In Steele's Cauchy Schwarz Master Class Exercise 2.10 is about Akerberg's Refinement of AM-GM. (It's a refinement because AM-GM follows by iteration.)
Problem. For $a_1, \dots, a_n \geq 0$ and $n \geq 2$ prove $$ a_n \left(\frac{a_1+\dots+a_{n-1}}{n-1} \right)^{n-1} \leq \left(\frac{a_1+\dots+a_n}{n} \right)^n. $$ The book proposes to use (a consequence of Bernoulli) $$y \left(n-y^{n-1} \right) = ny-y^n \leq n-1 \quad \text{for} \quad y \geq 0.$$ By setting $$y^{n-1} = \frac{a_n}{\overline{a}} \quad \text{with} \quad \overline{a} = \frac{a_1+\dots+a_n}{n} $$ we are immediately done.
However, how is $y \left(n-y^{n-1} \right) \leq n-1$ related to the given problem? Where is the motivation to look at that? How would one think of the choice of $y$?
Motivation is linked to possible thought process - and of course multiple processes could motivate the same substitution / approach.
For e.g. if one were to observe the inequality to prove is homogeneous (i.e. invariant to scale), one possibility is to simply scale s.t. $a_1+a_2+\cdots+a_{n-1} = n-1$, so that the inequality to prove is simply $$a_n \leqslant \left(\frac{n-1+a_n}n \right)^n = \left(1+\frac{a_n-1}n \right)^n$$ which of course follows directly from Bernoulli's inequality. The scaling $a_1+a_2+\cdots a_n = n$ would also lead to a similar direct application.
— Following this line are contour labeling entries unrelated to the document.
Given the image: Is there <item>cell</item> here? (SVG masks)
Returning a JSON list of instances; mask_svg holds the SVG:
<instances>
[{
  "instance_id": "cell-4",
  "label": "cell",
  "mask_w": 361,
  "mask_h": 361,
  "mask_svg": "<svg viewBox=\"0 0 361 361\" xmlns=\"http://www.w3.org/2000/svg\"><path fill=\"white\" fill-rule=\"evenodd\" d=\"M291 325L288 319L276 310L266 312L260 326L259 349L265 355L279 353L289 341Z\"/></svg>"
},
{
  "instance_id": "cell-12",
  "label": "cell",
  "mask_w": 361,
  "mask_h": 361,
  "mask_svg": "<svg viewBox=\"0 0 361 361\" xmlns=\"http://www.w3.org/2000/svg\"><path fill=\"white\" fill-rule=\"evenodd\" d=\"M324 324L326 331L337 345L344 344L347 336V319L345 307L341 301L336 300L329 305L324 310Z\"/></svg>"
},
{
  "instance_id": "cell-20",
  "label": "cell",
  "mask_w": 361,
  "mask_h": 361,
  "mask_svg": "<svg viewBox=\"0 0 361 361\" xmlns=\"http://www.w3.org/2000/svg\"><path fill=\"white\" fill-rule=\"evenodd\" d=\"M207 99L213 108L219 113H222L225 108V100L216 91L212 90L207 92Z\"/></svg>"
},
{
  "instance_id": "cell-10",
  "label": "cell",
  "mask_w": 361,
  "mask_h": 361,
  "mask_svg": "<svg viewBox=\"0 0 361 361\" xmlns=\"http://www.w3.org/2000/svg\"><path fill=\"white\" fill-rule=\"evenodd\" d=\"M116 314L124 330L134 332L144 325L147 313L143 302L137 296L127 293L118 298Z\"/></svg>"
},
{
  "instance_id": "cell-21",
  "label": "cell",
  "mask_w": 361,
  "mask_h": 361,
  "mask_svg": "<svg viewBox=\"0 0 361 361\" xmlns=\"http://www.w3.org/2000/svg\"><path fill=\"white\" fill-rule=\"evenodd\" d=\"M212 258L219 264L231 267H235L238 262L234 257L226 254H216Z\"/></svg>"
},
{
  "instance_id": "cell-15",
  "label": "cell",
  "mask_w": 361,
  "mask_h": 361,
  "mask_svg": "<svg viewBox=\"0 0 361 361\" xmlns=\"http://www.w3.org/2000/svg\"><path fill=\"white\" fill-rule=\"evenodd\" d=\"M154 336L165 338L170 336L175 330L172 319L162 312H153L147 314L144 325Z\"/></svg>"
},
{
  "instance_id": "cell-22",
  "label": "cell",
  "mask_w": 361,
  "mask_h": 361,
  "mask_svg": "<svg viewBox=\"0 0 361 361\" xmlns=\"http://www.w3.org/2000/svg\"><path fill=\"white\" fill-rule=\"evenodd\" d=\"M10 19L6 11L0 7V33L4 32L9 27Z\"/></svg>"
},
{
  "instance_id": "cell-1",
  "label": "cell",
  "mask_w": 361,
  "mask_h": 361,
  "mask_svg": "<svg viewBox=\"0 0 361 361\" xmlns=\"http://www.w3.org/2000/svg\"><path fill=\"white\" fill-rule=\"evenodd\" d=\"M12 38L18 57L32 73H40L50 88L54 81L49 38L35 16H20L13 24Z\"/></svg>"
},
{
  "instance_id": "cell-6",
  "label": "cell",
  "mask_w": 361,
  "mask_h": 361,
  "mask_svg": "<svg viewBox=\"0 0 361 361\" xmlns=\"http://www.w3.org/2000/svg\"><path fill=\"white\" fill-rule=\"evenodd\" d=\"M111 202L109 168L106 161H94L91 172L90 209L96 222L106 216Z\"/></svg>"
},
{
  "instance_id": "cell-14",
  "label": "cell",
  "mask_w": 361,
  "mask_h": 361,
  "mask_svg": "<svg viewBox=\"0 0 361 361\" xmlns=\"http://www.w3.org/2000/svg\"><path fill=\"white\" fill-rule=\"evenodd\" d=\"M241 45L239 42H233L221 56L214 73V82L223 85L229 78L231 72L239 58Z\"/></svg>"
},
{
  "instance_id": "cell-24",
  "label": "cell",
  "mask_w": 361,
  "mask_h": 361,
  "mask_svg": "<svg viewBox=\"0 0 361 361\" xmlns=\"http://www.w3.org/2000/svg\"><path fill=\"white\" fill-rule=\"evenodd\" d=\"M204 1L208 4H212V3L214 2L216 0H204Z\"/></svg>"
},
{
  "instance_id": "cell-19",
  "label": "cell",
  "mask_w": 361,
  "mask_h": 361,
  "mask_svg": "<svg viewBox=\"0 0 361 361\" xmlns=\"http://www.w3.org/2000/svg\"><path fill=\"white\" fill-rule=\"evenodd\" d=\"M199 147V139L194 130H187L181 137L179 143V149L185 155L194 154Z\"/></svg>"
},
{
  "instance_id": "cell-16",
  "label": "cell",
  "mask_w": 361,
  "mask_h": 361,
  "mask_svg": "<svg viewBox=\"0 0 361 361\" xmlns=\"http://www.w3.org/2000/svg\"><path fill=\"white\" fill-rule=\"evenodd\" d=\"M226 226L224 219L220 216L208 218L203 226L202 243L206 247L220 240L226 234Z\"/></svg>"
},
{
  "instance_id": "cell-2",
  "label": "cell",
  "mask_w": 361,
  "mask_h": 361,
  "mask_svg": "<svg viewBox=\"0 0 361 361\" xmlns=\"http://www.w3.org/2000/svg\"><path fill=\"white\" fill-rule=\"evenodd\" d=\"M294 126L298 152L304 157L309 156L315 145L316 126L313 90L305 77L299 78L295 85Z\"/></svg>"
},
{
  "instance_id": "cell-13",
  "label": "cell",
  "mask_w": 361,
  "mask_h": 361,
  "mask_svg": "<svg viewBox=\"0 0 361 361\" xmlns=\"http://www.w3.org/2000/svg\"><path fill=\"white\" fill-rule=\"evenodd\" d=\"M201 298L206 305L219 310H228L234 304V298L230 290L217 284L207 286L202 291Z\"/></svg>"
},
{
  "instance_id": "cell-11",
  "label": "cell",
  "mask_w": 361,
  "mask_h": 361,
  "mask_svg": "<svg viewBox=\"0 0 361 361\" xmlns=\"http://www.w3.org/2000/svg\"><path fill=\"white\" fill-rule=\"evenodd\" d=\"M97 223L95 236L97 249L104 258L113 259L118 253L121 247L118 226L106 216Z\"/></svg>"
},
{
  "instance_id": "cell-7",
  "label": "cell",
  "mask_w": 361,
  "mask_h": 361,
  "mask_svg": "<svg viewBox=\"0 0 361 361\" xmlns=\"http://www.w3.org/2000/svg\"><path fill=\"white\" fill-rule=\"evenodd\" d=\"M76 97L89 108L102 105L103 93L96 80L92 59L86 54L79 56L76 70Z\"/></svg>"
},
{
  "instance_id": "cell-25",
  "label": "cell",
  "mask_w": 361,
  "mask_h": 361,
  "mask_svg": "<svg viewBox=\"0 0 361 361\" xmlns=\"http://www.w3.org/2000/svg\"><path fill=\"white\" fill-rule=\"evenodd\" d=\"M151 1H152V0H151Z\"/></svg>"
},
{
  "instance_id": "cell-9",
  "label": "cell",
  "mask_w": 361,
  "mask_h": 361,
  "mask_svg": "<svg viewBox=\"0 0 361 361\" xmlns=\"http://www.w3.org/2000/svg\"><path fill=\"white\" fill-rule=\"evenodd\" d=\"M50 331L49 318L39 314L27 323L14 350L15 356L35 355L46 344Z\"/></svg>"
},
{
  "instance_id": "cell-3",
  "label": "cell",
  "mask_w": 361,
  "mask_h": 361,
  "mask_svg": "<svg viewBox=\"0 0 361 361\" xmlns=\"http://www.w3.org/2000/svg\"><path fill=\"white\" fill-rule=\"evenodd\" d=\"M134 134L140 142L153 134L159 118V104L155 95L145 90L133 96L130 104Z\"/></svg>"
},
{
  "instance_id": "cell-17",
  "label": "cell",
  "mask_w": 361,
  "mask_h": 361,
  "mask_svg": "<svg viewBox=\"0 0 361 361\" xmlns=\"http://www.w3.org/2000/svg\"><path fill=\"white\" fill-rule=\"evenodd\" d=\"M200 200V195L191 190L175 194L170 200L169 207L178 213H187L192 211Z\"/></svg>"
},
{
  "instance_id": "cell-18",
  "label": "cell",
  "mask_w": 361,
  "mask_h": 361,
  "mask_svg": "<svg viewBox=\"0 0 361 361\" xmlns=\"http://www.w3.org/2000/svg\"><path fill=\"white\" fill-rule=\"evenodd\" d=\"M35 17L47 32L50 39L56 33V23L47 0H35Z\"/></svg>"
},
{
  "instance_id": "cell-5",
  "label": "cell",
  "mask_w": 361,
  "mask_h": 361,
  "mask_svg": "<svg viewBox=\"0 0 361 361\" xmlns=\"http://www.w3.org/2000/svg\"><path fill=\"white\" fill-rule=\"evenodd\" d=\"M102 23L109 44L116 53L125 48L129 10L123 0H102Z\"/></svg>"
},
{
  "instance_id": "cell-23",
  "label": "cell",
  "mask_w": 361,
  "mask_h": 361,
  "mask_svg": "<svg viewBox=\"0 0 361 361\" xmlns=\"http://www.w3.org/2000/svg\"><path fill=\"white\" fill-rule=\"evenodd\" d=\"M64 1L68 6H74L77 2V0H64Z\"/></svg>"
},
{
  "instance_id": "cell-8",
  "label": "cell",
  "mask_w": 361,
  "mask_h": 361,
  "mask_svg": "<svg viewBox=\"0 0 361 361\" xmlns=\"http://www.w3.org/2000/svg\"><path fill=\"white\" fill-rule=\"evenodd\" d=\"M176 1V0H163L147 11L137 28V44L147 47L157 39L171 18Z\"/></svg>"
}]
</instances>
In the case you mention, instead of scaling, perhaps the author noted that we can reduce the relevant variables $a_i$ to two (as $a_1+a_2 + \cdots + a_{n-1}$ always appears together), by setting the substitution in $\overline a$ and $y$, the inequality to prove reduces to $y(n-y^{n-1}) \leqslant n-1$, which in turn is a simple application of Bernoulli. When writing out, the order is reversed, as the implications are clearer then - unfortunately motivation is sometimes not obvious afterwards.